The trial enrolled most of the screened patients, enhancing its external validity. The primary outcome of this trial was a surrogate endpoint, which helps validate the pathophysiological mechanism of the treatment and informs the design of future larger trials powered to detect differences in hard clinical outcomes. While surrogate endpoints can provide valuable early insights, they do not always translate into actual clinical benefits. Therefore, relying solely on trials of surrogate outcomes to change clinical practice can be misleading and we do not recommend it.
Next, we will review a trial of thrombus aspiration in STEMI patients powered for hard endpoints. Will it be positive?
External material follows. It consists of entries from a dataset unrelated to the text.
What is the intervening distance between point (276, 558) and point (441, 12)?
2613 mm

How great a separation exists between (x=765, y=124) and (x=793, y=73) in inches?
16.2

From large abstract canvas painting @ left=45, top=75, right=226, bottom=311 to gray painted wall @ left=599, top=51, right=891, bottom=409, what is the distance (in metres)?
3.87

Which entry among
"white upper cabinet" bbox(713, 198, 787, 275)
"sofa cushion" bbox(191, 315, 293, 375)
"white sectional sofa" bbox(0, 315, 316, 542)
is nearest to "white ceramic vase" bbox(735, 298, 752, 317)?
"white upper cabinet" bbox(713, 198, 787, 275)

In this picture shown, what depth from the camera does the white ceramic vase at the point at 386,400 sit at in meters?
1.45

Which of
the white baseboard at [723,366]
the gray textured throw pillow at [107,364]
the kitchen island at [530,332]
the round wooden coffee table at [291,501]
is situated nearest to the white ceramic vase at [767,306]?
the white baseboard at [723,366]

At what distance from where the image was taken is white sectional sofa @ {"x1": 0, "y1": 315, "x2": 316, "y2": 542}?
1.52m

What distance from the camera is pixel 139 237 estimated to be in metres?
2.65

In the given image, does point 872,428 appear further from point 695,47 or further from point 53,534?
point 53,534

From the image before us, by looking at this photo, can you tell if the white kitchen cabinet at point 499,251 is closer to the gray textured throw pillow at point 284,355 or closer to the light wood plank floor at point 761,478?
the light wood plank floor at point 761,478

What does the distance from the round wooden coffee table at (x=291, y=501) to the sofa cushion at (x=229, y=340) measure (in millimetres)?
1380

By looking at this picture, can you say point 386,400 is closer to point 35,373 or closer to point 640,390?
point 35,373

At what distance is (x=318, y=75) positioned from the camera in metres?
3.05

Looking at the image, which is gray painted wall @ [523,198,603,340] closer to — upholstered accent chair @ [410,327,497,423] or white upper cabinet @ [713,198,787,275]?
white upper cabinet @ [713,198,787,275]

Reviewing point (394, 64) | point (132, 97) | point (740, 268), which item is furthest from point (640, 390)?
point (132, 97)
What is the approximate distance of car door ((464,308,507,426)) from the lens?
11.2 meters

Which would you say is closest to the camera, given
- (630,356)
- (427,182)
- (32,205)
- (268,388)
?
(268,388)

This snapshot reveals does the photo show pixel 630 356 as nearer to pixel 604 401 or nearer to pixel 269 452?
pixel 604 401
Note to Readers: Surrogate endpoints are sometimes used in clinical trials as substitutes for clinical outcomes, such as survival. Surrogate endpoints may include biomarkers, imaging findings, EKG changes, etc. These endpoints are selected based on their known correlation with clinical events. Utilizing surrogate endpoints enables trials to require smaller sample sizes and yield results more quickly.
Haha giving an amuse bouche for TASTE. Cute 😉
Wow, the fact the study showed at 30 days some ("non-statistically significant") death difference (2.1% vs 4.0%; p= 0.07), as well as reinfarction difference (0.8% vs 1.9%; p=0.11), with about 50 and 100 NNT, respectively; with only 1,000+ randomized patients; all that tells me that, maybe, with 2,000+ randomized "higher-risk" patients (I.e. diabetic, smokers, prior MI, etc.), the study could have met statistical significance for such a strong hard outcome with a good effect size (50 NNT to prevent death, incredible). Only 12% patients had diabetis, and 10% had prior MI, what if those patients had represented >50% the study population? In a 2,000+ sample size?
We have to remember that the P-value only tells us the % of the result being out of chance. I think 7% chance is low, which could be even lower with a higher power. What about the confidence intervals, how far away from being "narrow enough" where they? Let us think about it.
Maybe doing thrombus aspiration for STEMI in high-risk patients could in fact save more lives than we think. Who knows.